_To do_.
1 > According to the station descriptions, what price was charged for water hauled from Utah Lake?
2 > Proceed with the station descriptions, writing on from their final line.

Dugout (Joes Dugout, Joe Butchers)
Utah No. 11 Contract Station


Location: SW1/4NE1/4 Section 30, Township 5 South, Range 1 West, Salt Lake Meridian.

Eleven miles from Rockwell's Station.

In conjunction with the Express and stage operation, Joseph Dorton operated a small grocery store. Clients were generally the soldiers from Camp Floyd. He also built a two-room brick home and log barn and provided a dugout for an Indian boy helper. Besides well water (Photo 16), water was hauled from Utah Lake and sold for twenty-five cents per bucket. [27] Use of the station after 1861 is unknown. It may have continued in use as a stage station.

Photo 16. Dugout Station's well site (from the Charles Kelly collection, Utah State Historical Society).

Camp Floyd (Carson's Inn, Fort Crittenden, Cedar City, Fairfield)
Utah No. 12 Contract Station


Location: NE1/4NW1/4 Section 32, Township 6 South, Range 2 West, Salt Lake Meridian (Figure 17).

Eight and one-fourth miles from Dugout Station.

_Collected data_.
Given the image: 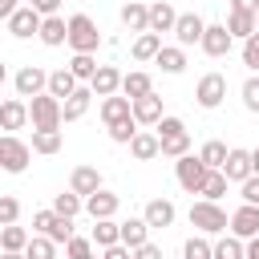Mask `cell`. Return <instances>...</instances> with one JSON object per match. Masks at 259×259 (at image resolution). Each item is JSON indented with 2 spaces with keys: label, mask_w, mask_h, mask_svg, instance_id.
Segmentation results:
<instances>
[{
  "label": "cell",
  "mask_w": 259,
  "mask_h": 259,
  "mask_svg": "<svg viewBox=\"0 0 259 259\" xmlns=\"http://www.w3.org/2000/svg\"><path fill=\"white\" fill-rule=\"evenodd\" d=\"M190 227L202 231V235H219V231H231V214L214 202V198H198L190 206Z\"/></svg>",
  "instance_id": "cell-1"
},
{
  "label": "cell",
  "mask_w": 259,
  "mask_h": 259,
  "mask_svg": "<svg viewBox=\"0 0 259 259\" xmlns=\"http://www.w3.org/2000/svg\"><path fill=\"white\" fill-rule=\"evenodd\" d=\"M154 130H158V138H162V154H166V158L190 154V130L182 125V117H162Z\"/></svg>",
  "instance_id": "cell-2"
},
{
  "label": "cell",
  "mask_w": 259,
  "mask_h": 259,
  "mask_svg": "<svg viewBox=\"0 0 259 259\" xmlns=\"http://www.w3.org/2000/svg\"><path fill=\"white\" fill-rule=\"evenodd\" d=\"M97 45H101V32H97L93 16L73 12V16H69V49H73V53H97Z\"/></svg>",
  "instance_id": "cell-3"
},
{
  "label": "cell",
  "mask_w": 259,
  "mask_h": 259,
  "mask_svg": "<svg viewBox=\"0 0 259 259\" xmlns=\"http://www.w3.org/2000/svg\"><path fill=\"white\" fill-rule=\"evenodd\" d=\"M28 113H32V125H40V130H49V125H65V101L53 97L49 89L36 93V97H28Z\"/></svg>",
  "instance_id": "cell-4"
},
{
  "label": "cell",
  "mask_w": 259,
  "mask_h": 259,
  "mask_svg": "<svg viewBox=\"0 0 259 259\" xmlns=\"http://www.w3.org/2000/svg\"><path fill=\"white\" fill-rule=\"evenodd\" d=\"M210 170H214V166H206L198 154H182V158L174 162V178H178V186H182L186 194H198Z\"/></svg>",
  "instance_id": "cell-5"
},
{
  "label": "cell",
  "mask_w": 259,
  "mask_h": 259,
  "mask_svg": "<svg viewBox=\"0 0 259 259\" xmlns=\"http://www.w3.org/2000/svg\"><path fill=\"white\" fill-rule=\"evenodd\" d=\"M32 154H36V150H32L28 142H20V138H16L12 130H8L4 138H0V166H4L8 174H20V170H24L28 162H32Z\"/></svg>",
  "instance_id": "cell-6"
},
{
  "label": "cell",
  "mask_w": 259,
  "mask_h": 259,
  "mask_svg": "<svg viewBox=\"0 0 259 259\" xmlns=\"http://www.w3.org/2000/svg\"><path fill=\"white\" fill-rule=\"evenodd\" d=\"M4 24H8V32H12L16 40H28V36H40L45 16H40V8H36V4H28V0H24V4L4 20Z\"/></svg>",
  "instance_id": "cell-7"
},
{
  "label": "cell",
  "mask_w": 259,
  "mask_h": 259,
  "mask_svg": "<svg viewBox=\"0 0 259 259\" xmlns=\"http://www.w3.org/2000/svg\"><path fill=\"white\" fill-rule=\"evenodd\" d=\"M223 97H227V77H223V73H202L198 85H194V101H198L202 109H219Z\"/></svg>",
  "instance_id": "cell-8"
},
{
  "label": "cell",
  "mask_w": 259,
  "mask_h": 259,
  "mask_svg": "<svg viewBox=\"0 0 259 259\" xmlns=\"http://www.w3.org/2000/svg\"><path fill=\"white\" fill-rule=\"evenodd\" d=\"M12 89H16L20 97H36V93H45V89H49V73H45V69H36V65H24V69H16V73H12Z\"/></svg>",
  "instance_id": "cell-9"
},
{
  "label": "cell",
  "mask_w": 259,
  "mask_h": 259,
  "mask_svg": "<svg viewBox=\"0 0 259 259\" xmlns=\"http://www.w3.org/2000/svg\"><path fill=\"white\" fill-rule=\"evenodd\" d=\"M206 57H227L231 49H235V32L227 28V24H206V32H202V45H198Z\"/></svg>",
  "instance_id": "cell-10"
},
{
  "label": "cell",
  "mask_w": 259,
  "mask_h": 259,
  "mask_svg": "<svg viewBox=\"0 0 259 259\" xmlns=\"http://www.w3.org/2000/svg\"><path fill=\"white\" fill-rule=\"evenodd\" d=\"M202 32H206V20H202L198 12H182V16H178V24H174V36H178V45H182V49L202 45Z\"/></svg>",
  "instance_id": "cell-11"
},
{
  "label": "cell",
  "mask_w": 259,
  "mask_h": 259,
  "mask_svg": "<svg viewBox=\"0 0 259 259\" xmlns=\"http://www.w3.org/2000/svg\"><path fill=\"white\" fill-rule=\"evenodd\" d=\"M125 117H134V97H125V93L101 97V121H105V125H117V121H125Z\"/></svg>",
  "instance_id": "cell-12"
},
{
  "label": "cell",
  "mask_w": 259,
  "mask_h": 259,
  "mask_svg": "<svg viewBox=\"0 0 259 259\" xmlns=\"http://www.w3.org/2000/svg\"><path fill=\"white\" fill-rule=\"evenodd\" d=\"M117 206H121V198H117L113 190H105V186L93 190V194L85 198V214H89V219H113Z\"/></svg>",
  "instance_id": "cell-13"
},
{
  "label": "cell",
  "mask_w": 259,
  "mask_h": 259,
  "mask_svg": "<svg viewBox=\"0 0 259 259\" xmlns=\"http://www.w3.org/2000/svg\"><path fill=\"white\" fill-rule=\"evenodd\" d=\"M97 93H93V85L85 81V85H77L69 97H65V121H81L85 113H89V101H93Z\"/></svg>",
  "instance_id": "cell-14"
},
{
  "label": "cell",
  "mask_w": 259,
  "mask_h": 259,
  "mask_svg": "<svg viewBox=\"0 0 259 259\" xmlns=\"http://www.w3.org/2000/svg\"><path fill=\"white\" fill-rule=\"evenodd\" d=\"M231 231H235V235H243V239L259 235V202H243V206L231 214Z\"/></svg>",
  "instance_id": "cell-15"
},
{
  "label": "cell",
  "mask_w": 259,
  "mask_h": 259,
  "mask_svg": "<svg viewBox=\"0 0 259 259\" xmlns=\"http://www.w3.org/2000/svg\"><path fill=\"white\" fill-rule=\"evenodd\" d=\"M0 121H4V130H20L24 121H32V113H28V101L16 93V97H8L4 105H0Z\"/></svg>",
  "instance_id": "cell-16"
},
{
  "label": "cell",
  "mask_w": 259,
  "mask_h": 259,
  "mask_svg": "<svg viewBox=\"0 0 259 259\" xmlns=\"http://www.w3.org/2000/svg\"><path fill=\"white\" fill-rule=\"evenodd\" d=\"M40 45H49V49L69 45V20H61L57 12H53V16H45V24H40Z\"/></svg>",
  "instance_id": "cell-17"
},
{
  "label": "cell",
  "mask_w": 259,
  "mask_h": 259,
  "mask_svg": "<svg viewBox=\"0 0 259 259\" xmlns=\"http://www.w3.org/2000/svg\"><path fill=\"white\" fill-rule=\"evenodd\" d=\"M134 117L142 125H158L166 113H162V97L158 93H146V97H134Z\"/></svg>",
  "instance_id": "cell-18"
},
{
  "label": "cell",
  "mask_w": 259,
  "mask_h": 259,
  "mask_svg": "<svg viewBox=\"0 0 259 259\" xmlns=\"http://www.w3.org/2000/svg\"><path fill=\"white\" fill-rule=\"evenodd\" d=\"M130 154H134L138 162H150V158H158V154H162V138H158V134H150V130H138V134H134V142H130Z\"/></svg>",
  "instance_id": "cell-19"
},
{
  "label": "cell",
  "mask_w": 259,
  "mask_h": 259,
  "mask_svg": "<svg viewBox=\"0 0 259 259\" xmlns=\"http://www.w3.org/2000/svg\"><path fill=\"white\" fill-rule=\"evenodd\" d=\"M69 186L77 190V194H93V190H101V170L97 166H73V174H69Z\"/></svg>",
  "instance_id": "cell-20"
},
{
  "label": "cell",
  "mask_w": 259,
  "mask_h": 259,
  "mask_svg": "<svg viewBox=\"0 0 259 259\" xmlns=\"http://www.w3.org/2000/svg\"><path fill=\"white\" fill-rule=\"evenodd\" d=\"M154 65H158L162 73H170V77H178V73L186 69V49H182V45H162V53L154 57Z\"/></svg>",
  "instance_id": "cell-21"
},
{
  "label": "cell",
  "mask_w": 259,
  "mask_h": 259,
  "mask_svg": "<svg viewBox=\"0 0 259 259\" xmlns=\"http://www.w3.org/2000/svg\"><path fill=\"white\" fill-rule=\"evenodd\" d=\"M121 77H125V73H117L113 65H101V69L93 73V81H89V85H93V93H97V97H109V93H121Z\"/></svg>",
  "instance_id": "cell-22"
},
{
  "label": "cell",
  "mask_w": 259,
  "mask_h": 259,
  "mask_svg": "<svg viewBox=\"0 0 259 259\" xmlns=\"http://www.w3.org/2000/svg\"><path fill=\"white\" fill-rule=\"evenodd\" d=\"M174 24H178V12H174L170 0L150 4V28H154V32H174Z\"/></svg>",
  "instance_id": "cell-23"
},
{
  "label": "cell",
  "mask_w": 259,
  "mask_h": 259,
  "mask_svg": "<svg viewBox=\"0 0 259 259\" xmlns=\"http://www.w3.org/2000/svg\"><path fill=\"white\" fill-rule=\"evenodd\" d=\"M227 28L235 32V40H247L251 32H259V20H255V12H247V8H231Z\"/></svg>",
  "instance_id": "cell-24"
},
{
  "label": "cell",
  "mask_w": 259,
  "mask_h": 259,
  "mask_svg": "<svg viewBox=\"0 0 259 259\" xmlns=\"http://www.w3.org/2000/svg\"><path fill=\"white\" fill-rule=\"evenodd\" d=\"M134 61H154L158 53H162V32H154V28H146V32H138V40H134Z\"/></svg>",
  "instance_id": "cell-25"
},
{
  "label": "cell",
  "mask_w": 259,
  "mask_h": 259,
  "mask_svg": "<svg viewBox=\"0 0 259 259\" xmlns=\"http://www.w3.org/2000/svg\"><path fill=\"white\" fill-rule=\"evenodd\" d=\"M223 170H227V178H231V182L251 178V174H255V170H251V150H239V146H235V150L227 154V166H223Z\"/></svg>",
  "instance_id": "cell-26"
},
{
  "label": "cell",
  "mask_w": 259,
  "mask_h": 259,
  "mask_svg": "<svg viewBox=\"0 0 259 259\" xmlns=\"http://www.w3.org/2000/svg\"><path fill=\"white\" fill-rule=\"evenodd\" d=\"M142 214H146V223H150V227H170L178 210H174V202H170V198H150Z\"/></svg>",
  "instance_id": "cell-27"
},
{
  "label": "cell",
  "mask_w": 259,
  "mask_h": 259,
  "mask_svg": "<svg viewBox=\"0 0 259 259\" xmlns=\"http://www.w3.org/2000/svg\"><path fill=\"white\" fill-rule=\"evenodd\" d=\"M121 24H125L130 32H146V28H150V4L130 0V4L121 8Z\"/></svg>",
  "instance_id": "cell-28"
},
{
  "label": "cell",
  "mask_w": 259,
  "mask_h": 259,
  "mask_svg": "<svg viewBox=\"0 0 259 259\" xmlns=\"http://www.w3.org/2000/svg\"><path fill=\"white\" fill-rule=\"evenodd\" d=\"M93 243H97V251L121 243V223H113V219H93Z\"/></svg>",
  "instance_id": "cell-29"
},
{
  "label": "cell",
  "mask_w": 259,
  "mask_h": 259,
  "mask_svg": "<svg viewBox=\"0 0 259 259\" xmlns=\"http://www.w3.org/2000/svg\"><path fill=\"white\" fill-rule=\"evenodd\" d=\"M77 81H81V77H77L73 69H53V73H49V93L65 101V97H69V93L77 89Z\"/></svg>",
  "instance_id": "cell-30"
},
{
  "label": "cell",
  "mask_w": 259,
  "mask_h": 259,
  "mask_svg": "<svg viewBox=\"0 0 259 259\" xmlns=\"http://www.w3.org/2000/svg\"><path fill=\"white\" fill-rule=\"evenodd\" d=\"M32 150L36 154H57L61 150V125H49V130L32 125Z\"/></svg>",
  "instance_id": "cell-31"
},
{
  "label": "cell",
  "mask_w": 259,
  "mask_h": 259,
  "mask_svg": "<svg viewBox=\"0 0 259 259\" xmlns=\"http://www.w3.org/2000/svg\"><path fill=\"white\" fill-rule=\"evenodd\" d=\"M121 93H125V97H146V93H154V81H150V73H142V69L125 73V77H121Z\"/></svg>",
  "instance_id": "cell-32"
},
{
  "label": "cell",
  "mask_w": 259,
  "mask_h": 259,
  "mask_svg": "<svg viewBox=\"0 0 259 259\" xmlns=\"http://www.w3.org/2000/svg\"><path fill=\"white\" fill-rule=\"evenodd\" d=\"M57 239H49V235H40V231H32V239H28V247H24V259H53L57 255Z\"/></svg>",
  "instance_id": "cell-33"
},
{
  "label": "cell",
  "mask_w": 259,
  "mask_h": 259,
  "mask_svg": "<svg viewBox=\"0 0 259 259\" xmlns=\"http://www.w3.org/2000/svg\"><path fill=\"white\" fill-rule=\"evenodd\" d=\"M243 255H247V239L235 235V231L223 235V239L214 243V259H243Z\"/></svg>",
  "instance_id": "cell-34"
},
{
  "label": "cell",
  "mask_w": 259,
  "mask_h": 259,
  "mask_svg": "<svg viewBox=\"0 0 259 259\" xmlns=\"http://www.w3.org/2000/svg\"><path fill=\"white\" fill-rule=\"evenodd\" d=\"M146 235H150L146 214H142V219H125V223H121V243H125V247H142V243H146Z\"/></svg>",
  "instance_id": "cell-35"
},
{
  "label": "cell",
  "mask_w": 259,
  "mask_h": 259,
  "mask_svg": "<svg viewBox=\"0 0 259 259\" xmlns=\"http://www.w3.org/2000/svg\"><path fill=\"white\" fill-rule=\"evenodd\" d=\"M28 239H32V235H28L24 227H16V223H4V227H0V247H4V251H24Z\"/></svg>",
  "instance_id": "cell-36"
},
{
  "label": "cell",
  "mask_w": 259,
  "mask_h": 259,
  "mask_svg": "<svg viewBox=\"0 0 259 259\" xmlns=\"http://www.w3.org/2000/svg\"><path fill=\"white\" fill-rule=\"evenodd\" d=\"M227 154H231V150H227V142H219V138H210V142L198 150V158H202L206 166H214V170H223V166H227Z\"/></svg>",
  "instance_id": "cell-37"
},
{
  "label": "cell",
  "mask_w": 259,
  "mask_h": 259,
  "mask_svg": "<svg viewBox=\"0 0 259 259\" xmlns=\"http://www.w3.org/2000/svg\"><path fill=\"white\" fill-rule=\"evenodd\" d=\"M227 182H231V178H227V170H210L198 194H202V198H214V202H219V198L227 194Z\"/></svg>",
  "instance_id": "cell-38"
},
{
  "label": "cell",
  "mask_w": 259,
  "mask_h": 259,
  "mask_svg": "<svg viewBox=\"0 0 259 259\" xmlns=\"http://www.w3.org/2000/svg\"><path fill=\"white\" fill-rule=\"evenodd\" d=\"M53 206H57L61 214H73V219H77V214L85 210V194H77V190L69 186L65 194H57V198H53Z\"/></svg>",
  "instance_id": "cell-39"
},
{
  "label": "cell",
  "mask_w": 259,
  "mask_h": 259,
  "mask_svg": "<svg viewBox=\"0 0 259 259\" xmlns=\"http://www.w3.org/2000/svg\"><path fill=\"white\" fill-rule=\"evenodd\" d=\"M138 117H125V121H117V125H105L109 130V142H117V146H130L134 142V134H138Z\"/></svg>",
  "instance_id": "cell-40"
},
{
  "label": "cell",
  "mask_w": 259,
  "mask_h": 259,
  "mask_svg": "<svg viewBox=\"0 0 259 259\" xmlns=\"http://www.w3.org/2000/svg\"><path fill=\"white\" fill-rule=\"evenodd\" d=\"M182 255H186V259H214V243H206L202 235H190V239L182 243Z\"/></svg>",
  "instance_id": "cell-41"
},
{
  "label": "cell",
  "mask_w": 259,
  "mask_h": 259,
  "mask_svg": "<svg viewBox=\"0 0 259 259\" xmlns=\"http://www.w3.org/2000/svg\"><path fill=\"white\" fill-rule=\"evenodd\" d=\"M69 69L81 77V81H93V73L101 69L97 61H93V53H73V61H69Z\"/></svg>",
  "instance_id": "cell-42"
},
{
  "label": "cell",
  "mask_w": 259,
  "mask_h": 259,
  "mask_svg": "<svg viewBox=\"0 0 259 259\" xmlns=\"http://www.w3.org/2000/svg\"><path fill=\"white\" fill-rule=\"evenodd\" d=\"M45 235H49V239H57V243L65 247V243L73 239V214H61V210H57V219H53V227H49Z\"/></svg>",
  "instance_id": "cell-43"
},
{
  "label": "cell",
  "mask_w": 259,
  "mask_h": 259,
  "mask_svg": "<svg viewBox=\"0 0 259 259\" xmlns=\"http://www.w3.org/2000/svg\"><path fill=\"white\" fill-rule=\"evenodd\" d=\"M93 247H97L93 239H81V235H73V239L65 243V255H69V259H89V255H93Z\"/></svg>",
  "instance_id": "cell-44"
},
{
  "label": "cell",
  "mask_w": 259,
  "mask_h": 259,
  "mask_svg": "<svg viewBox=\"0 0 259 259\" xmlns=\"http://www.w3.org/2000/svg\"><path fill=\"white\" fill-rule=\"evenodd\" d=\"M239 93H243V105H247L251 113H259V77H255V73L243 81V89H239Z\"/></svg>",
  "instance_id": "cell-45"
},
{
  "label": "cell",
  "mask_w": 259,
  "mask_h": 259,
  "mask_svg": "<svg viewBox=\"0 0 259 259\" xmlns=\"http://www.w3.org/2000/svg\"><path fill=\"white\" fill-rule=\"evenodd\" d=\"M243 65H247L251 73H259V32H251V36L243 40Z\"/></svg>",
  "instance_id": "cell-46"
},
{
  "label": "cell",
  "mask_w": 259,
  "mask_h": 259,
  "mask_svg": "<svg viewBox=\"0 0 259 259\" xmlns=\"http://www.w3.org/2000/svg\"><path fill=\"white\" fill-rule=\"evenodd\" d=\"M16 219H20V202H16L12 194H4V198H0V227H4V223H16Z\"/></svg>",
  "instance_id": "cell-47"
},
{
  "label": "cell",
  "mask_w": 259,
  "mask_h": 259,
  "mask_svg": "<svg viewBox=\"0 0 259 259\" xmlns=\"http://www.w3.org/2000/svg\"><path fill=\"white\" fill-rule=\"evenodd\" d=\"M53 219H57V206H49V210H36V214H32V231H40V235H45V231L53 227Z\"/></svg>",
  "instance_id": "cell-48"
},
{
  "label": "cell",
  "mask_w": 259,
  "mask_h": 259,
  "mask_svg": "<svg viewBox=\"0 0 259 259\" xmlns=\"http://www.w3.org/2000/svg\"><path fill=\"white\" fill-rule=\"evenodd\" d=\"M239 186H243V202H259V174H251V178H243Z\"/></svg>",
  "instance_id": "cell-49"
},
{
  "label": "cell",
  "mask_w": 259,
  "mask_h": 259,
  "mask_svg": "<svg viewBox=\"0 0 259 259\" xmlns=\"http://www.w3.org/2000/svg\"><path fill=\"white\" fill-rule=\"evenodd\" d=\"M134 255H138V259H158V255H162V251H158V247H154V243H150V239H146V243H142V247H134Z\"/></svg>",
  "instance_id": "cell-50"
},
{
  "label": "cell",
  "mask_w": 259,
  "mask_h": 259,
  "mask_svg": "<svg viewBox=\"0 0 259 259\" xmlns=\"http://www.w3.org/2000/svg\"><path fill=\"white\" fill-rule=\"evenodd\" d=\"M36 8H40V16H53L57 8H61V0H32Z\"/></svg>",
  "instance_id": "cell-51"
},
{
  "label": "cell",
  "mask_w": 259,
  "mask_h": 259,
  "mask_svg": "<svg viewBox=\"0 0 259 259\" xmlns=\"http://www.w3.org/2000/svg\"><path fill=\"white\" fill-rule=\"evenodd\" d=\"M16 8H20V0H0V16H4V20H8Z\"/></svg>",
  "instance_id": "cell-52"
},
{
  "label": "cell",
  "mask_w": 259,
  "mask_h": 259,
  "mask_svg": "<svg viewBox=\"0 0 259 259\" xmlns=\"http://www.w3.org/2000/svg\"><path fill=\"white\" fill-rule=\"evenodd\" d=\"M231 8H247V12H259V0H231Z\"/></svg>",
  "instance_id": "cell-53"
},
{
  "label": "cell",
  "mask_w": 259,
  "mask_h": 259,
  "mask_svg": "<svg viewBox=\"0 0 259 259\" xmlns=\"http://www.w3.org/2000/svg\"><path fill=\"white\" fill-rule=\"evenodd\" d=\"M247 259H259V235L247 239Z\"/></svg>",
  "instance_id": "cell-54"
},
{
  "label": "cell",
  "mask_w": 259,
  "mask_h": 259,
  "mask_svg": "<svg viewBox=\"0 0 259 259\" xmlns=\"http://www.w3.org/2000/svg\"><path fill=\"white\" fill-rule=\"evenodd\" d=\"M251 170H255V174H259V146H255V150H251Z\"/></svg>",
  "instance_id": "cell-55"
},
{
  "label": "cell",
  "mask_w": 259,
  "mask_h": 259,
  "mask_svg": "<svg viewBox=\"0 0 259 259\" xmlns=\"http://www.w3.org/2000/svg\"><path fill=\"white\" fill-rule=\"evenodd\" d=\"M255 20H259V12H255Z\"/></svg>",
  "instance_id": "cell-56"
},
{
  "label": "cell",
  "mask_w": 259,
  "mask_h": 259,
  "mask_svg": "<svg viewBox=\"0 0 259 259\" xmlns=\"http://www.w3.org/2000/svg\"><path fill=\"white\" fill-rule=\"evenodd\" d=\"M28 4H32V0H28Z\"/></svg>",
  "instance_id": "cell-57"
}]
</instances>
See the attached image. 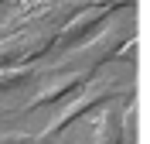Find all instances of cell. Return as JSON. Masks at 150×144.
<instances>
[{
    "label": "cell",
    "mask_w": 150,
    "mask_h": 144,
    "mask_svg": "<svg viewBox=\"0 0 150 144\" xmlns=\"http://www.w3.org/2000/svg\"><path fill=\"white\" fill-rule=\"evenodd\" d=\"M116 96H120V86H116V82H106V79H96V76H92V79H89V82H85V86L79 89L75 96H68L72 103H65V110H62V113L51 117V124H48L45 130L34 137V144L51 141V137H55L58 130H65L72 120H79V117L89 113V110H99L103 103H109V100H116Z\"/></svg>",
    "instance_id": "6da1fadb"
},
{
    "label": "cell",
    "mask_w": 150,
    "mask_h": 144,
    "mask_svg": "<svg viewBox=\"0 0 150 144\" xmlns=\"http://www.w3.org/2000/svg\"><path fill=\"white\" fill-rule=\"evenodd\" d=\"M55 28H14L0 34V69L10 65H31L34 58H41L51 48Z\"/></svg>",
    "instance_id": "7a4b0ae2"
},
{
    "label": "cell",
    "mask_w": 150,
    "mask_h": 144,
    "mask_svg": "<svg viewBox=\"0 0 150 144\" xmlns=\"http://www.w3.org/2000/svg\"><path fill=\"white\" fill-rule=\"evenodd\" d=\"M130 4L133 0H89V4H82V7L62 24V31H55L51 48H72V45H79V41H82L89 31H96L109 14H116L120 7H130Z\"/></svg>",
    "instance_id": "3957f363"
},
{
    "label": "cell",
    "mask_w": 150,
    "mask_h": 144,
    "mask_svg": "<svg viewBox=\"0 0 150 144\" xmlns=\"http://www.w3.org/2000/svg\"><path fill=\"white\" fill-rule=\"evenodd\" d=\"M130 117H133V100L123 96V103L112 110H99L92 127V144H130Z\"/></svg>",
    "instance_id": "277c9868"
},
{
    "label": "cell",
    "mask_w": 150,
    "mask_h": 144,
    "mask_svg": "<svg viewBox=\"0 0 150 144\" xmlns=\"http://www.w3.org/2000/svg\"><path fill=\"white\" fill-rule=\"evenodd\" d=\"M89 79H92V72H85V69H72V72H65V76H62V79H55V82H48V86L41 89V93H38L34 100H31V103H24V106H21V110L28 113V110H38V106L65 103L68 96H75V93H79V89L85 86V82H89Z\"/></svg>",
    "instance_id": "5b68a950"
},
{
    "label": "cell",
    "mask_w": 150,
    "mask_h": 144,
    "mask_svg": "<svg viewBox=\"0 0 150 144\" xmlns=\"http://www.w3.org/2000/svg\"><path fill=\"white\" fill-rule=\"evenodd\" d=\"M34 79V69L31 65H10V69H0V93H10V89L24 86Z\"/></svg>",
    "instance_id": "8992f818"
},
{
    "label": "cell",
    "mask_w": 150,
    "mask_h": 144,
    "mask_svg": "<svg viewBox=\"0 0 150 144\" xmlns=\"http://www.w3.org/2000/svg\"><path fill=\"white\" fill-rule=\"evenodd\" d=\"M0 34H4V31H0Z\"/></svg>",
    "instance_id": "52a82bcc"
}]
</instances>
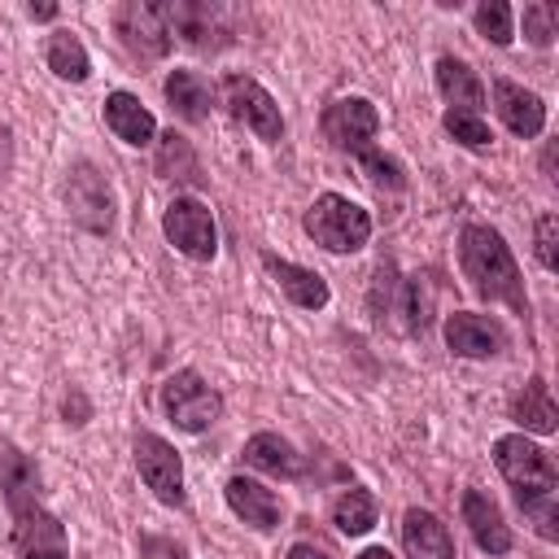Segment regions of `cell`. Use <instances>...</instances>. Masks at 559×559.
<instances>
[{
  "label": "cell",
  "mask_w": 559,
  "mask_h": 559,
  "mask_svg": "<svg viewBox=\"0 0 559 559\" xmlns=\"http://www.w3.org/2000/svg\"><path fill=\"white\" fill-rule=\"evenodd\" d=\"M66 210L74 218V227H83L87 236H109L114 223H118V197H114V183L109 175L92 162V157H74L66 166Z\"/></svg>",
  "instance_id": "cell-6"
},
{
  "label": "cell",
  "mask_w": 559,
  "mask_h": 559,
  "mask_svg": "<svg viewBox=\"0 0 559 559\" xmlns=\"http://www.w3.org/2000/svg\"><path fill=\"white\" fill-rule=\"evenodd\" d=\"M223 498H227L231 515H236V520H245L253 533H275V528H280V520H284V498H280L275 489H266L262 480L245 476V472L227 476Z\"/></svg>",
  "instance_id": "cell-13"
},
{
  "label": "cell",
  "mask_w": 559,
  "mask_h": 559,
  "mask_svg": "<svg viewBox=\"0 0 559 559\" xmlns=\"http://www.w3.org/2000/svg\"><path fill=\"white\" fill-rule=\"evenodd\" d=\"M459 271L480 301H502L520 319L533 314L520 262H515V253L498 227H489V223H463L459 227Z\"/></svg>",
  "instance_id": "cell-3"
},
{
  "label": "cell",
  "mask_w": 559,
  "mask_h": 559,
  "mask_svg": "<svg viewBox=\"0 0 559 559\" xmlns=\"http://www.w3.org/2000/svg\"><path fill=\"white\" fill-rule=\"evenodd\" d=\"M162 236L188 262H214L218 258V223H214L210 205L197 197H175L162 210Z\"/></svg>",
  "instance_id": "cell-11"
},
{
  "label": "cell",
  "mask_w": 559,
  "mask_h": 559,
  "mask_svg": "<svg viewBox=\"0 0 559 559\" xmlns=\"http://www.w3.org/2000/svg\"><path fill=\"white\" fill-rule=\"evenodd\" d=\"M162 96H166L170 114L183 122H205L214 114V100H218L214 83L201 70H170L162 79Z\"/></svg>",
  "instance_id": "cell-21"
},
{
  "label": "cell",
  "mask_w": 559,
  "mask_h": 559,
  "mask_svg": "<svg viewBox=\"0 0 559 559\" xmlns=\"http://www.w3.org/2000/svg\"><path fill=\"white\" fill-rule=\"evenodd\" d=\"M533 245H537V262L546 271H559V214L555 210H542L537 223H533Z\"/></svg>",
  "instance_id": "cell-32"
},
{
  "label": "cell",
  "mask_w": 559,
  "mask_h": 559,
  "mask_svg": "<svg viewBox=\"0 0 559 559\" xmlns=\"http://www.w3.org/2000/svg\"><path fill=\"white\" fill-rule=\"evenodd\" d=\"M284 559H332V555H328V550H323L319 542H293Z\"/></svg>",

_Task-by-task answers_.
1 > Twenty-five cents per bucket.

2 >
The station was located within John Carson's Inn in Fairfield and saw use for both the Express and stage travel. The adobe building was built in 1858. It is still standing, has a wooden facade, and is open to the public as a Utah State Park (See Photo 17). It was operated by the family until 1947. Such personages as Horace Greeley, Mark Twain, Sir Richard Burton, Porter Rockwell, Bill Hickman, and General (then Colonel) Albert Johnston stopped at the inn.

Figure 17. Carson's Inn (Camp Floyd). T. 6 S., R. 2 W., Sec. 32, 1856 Survey. (click on image for a PDF version)

Photo 17. Camp Floyd or Carson's Inn, Utah State Park, Fairfield, Utah (BLM photo 1977).

In 1885, John Carson and his brothers, along with John Williams, William Beardshall and John Clegg, established Fairfield and Cedar City Fort. The latter was constructed as a private protective compound. It was adjacent to Fairfield that Camp Floyd, named for Secretary of War John B. Floyd, was established in November of 1858. Camp Floyd was the second military establishment in Utah and was commanded by Colonel Albert Johnston. (The first military reservation in Utah was established in Rush Valley, near present day Stockton, in 1853, by Colonel Steptoe. Its objective was to establish a military route to California and to investigate the Gunnison Massacre.)

Captain Simpson, Senior Engineering Officer at Camp Floyd, designed the overland stage route from Salt Lake City to San Francisco.

With a population of 7,000 — 3,000 of which were soldiers -- Fairfield was the third largest city in the territory. Boasting 17 saloons, wild Fairfield catered to soldiers and the army payroll.

East Rush Valley (Pass, Five Mile Pass, No Name)
Utah No. 13 Non-contract


Location: NE1/4SE1/4 Section 16, Township 7 South, Range 4 West, Salt Lake Meridian.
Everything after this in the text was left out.